── Text passage ──

Both apps solve the same problem — transferring files between devices on a local network, without the internet. They take very different approaches. Here is an honest breakdown to help you decide.
You value design, speed, and a consumer-grade experience. You want something that feels as polished as a first-party Apple or Google app, and you are happy to pay $0.99/month for unlimited transfers.
You want completely free and open source. You need Linux support. You care about transparency and community-driven development, and a developer-oriented UI does not bother you.

───
── Recorded data ──

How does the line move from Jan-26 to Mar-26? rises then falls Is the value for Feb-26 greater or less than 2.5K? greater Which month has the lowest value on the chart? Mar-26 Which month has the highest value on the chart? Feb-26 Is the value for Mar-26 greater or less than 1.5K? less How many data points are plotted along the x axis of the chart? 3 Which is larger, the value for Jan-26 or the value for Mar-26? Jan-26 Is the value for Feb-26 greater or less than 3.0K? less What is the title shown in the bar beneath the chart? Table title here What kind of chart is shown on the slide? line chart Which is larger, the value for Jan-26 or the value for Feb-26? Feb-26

───

Work instructions:
a - Return the stretch of the file-transfer app comparison from "Both apps solve" through "help you decide.", copied exactly.
b - According to the file-transfer app comparison, what does the paid option cost?
c - In the file-transfer app comparison, the sentence beginning "You value" names things that a reader values. List all of them.

Responses by item number:
a -
Both apps solve the same problem — transferring files between devices on a local network, without the internet. They take very different approaches. Here is an honest breakdown to help you decide.

b - $0.99/month for unlimited transfers.

c -
- design
- speed
- a consumer-grade experience